-- Provided data start --

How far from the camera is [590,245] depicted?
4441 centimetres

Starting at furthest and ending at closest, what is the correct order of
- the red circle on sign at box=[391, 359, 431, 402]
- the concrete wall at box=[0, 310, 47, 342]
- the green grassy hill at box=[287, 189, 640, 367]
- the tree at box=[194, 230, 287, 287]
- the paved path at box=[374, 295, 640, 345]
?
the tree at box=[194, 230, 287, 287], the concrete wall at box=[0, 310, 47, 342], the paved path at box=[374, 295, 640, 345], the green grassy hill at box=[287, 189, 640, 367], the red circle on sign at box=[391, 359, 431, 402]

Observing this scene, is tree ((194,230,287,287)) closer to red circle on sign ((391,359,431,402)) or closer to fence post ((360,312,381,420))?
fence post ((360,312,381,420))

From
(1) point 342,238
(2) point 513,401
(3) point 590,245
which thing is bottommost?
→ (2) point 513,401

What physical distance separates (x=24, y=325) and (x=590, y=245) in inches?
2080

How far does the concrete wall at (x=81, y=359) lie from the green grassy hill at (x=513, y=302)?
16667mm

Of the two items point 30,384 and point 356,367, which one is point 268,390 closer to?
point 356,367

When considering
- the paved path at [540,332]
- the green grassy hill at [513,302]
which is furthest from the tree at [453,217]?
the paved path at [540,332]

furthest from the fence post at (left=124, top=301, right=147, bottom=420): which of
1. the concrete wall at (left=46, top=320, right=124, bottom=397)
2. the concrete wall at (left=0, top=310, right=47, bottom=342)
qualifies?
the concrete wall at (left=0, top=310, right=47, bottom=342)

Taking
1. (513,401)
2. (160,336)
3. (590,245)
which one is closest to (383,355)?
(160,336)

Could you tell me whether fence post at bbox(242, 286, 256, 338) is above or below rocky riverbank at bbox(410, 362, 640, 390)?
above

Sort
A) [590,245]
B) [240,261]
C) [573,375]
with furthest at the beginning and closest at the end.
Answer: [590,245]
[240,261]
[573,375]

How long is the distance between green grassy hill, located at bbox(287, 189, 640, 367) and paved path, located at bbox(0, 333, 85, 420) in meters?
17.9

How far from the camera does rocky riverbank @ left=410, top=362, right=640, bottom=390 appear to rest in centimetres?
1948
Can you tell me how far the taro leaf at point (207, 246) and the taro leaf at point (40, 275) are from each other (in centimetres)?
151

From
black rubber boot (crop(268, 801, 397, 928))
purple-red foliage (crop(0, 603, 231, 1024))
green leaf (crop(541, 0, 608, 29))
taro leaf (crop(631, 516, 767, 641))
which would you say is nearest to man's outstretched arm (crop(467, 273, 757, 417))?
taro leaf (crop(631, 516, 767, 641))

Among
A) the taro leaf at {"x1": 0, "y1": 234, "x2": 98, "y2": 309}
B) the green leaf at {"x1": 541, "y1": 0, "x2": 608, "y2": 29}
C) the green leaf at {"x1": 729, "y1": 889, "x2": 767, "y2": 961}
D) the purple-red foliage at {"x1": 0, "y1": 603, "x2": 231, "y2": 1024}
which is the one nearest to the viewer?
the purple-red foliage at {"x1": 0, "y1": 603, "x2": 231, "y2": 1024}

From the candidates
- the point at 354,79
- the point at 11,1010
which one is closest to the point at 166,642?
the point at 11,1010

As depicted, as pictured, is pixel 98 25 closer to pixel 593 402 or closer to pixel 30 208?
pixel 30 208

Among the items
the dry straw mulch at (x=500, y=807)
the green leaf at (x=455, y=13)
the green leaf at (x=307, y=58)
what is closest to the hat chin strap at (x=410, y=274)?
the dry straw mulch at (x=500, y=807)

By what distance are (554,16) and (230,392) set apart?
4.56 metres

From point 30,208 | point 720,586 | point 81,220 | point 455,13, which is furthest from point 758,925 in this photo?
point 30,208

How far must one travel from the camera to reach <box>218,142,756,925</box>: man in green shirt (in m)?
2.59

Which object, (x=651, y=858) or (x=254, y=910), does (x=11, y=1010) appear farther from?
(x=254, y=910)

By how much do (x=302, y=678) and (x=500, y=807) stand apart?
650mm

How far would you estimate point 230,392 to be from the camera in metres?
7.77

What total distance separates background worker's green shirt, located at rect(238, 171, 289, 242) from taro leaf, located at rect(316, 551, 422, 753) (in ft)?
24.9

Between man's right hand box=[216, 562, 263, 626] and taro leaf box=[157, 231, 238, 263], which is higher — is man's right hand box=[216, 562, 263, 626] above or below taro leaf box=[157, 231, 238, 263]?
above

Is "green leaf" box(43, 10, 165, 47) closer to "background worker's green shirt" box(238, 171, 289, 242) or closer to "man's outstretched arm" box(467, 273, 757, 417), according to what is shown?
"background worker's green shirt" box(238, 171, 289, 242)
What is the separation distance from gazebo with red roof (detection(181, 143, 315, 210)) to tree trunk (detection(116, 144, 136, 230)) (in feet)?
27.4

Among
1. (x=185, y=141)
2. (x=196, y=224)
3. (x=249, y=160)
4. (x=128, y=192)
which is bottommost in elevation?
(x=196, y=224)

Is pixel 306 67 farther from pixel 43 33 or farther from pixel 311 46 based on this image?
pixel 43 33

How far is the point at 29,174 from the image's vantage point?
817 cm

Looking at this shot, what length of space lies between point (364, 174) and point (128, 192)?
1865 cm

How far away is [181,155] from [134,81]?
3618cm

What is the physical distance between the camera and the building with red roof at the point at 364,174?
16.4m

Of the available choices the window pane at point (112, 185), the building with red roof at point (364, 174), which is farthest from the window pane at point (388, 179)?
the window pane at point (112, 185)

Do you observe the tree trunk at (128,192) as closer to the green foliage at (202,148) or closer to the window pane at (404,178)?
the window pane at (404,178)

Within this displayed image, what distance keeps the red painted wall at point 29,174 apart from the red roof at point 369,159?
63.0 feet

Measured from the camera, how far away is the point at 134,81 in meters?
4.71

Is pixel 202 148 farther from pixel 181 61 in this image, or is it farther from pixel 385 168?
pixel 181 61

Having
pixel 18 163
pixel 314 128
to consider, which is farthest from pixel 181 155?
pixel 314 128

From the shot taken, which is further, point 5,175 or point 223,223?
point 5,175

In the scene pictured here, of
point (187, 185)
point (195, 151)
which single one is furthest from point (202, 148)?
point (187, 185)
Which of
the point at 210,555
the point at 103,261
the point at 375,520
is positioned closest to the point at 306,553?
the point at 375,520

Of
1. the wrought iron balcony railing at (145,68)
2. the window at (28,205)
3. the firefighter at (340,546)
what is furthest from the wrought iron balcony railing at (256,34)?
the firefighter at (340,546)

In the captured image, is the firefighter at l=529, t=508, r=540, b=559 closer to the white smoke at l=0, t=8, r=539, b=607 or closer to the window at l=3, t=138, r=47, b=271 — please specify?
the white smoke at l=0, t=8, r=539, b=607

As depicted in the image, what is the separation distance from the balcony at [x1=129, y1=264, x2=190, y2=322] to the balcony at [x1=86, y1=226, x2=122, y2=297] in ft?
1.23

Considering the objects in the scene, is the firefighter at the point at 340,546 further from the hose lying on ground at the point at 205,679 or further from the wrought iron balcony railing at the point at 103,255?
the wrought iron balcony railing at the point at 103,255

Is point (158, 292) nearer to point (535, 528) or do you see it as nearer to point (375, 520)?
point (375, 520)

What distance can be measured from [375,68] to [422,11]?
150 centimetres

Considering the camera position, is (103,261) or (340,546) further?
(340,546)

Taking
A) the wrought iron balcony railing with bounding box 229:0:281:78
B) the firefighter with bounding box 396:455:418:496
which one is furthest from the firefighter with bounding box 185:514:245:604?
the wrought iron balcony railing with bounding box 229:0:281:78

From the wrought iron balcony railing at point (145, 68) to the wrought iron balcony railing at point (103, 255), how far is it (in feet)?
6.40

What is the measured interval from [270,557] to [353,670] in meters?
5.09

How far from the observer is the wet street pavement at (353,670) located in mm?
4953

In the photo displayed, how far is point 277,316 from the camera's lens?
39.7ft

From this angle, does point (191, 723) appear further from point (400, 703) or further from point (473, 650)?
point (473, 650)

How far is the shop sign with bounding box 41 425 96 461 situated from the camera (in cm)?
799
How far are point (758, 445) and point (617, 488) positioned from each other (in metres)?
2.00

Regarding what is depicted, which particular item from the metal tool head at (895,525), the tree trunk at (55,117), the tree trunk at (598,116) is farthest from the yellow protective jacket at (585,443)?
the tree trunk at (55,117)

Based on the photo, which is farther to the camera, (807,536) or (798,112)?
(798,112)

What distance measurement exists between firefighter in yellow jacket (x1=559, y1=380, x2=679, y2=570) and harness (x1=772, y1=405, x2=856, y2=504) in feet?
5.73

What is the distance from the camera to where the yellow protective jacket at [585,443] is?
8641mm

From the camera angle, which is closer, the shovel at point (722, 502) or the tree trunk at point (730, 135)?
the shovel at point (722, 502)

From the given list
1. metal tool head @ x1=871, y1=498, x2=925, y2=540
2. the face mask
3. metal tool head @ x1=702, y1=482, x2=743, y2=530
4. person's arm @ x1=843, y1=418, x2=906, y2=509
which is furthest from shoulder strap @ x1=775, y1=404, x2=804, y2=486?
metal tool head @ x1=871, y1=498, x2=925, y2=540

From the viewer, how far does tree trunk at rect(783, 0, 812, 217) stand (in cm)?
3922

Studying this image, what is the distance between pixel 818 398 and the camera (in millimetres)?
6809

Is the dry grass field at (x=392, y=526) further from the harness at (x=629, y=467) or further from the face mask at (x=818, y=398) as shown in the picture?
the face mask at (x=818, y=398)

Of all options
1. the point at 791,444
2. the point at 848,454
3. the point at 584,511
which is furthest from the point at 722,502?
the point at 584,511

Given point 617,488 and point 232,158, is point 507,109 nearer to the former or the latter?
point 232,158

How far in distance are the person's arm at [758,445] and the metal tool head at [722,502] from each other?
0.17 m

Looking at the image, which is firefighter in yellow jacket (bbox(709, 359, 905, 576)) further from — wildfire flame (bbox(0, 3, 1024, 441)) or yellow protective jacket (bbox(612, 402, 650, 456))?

-- Provided data end --

• What is required:
Rewrite the data from the line containing "How far in distance" through the end, changing "person's arm" to "person's forearm" and leaving everything else unchanged.

• Correct response:
How far in distance are the person's forearm at [758,445] and the metal tool head at [722,502] from each other?
0.17 m

Looking at the image, which is firefighter in yellow jacket (bbox(709, 359, 905, 576)) further from — wildfire flame (bbox(0, 3, 1024, 441)) or yellow protective jacket (bbox(612, 402, 650, 456))?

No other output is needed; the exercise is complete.